━━━━━ PASSAGE SHOWN

Not planning to mention some of the stupendously ignorant comments made by our President about this weather and him asking for "good old global warming" to return.

I could give a shout-out to a friend who braved these extreme temperatures recently for a hike in the cold and snow, but not just now.

I could discuss the marvel of physics that allows it to be below ten degrees and yet the sun melts and evaporates snow from driveways and sidewalks, but I won't.

And I didn't know that somewhere along the way our weather experts renamed the "jet stream" and now refer to it as the "polar vortex," but let's not get into that just now.

No, I have better things to talk about than the weather.

Seriously, though, my home state of Kentucky continues to make itself look rather silly.  Did you happen to see or hear the comments made in a radio interview by our Governor, Matt Bevin?  He seems to think that we're getting "soft" when we cancel classes due to the extreme cold.  Incidentally, this is a man who's originally from New Hampshire, where they chuckle at the South's inability to deal with a brief but pronounced sample of harsh winter weather.  And if you're not from Kentucky and interested, he made a pretty substantial amount of money in the investment market.

Back to the "polar vortex," I actually heard a plausible explanation for all of this.  Greenhouse gases have caused a rupture in the normal air mass that constitutes the jet stream and extremely cold air has essentially leaked out and poured southward.

━━━━━━━━━━
━━━━━ DATA LISTING

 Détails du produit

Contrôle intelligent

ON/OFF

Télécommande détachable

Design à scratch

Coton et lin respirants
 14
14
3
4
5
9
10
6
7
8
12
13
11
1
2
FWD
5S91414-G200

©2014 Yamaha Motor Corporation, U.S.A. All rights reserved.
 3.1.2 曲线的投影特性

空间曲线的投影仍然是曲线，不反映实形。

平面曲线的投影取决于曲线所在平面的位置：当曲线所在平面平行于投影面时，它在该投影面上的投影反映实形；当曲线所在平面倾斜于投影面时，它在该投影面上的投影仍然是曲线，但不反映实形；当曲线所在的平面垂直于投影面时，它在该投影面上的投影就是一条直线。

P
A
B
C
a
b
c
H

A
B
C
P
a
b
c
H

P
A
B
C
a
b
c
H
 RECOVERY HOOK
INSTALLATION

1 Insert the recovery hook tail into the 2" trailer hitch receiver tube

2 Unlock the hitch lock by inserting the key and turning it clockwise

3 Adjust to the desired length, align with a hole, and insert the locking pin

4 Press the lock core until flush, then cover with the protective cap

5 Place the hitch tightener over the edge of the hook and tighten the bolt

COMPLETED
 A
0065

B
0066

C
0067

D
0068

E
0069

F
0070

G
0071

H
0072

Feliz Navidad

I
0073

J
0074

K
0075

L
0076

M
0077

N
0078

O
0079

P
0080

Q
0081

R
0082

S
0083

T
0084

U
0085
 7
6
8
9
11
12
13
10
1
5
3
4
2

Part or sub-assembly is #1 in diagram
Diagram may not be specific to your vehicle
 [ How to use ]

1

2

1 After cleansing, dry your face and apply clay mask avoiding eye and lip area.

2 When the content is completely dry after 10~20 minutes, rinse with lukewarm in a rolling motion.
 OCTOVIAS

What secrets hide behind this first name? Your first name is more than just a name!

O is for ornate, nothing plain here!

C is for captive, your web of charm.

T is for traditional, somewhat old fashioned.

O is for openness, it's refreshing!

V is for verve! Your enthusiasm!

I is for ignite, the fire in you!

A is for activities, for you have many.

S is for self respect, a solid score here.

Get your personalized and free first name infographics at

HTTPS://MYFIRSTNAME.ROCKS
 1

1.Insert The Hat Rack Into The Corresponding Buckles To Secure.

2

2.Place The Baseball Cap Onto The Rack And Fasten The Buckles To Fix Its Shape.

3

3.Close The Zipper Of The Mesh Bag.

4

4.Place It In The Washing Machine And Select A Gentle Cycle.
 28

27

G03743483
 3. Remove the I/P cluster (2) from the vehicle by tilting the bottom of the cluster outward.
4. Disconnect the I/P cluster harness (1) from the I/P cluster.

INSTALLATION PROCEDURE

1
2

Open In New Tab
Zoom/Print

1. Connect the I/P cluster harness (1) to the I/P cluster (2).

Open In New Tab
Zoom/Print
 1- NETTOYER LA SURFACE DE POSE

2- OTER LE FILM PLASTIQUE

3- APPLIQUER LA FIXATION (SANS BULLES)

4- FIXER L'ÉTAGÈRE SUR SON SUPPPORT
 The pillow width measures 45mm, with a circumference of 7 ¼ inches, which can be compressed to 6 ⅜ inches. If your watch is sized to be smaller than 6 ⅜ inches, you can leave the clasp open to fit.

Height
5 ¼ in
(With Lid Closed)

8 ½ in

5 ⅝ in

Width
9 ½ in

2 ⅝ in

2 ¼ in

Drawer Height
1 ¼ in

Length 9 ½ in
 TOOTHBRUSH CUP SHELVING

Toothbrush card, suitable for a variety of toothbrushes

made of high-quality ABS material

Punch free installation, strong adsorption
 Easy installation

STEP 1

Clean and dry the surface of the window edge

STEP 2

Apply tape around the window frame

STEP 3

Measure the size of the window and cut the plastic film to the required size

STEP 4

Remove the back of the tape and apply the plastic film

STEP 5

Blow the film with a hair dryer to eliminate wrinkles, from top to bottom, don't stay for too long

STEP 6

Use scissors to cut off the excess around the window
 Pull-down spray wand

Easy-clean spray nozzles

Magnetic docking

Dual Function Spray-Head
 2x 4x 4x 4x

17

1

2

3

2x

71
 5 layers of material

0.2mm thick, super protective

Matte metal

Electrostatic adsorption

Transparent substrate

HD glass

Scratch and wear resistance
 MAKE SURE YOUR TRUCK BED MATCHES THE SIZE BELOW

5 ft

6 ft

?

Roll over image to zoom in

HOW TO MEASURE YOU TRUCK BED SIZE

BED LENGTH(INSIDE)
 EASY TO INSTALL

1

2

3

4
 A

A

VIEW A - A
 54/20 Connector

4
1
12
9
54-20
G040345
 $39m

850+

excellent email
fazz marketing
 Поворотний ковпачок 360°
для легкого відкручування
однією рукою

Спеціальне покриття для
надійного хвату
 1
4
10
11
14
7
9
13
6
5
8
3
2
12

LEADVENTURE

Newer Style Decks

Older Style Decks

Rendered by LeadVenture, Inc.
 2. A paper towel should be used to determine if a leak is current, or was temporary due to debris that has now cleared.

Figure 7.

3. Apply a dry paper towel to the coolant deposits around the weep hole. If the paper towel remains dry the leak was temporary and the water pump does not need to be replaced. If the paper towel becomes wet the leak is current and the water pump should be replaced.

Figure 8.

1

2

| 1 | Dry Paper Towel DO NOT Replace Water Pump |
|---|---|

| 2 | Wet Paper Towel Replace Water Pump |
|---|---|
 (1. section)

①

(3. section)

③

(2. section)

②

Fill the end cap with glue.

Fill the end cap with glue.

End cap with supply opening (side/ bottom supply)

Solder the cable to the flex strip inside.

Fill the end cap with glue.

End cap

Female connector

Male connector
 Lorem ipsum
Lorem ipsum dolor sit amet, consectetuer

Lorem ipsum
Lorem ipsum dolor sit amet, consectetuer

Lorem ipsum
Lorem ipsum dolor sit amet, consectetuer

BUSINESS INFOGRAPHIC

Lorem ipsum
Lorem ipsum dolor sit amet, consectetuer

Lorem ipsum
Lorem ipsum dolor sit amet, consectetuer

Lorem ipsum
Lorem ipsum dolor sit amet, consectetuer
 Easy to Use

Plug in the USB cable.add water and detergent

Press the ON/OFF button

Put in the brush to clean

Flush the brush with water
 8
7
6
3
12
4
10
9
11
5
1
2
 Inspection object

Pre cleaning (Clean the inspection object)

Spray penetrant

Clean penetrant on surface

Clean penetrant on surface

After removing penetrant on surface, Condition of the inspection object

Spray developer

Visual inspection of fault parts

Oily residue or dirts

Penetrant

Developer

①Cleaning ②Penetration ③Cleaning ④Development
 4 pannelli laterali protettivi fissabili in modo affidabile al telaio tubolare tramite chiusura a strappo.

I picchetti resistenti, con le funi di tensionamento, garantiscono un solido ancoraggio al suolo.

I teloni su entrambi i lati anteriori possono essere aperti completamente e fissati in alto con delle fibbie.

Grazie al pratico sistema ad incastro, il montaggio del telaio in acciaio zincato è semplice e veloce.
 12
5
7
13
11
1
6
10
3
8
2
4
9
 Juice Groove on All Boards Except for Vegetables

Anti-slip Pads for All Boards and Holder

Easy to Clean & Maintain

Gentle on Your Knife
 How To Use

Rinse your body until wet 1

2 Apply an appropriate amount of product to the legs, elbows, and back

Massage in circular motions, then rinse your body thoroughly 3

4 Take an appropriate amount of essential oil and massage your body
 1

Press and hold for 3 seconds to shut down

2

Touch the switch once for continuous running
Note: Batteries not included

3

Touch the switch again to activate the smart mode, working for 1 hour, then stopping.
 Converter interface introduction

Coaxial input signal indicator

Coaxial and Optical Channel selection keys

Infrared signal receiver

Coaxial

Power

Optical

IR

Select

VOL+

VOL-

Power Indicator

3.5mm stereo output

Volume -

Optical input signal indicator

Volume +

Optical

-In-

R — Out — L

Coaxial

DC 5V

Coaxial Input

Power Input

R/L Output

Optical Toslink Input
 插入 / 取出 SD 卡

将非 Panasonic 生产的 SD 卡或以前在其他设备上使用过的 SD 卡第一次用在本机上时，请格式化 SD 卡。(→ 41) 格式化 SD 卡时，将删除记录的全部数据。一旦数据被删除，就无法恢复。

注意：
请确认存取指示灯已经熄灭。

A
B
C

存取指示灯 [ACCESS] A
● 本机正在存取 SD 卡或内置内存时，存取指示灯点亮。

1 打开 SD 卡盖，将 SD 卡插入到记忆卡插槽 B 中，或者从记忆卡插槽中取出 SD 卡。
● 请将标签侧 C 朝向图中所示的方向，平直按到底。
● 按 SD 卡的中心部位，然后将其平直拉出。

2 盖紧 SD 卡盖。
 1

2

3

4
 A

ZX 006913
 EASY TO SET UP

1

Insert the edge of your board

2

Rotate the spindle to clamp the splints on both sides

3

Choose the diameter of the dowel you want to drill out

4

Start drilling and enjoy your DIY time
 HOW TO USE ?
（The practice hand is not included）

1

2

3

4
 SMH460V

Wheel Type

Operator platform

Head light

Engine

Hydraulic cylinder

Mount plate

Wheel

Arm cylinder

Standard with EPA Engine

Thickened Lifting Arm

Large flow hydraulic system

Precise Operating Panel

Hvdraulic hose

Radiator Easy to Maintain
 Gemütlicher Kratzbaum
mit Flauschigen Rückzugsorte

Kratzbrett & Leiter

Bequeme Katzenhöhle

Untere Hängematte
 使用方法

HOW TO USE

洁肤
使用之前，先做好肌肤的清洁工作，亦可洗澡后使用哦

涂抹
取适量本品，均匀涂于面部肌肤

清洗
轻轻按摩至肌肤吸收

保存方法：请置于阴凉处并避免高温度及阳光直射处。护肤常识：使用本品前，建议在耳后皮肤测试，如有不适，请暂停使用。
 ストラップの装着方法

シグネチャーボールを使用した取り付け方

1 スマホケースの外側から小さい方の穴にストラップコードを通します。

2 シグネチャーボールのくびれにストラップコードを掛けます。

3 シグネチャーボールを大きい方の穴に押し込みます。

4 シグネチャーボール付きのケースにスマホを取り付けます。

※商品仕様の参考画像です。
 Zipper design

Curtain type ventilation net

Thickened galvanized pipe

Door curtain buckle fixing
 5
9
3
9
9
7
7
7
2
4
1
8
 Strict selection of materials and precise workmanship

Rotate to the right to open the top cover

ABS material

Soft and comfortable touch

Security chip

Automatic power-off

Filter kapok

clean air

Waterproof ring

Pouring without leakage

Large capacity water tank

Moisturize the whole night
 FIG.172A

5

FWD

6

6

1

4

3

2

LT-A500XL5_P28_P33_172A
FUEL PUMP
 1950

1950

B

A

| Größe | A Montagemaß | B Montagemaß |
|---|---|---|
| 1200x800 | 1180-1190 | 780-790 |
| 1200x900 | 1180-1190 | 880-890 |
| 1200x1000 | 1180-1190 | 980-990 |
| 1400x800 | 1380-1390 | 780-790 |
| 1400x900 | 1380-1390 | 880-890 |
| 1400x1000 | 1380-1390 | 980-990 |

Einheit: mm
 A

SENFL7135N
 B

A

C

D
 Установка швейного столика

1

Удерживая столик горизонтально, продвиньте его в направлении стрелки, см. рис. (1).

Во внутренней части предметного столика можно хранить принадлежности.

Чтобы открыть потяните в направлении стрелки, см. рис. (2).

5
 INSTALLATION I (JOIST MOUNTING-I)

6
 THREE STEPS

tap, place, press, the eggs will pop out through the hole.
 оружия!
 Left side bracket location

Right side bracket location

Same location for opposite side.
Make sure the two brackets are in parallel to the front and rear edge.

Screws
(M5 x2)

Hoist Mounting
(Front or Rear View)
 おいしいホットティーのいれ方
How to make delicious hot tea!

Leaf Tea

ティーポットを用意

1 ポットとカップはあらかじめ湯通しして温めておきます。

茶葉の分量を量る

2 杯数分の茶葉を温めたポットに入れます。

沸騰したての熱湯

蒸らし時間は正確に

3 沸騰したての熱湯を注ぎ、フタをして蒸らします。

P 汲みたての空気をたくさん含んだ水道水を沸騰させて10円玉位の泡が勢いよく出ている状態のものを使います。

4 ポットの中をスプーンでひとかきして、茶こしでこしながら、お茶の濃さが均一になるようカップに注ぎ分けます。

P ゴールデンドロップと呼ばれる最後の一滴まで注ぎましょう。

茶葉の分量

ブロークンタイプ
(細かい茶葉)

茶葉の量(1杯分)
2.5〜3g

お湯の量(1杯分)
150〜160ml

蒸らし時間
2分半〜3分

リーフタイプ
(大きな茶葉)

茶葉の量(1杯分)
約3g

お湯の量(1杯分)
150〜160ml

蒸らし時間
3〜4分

━━━━━━━━━━

In the post about the cold weather, which state is Governor Matt Bevin originally from? The listing isn't needed for this exercise.

New Hampshire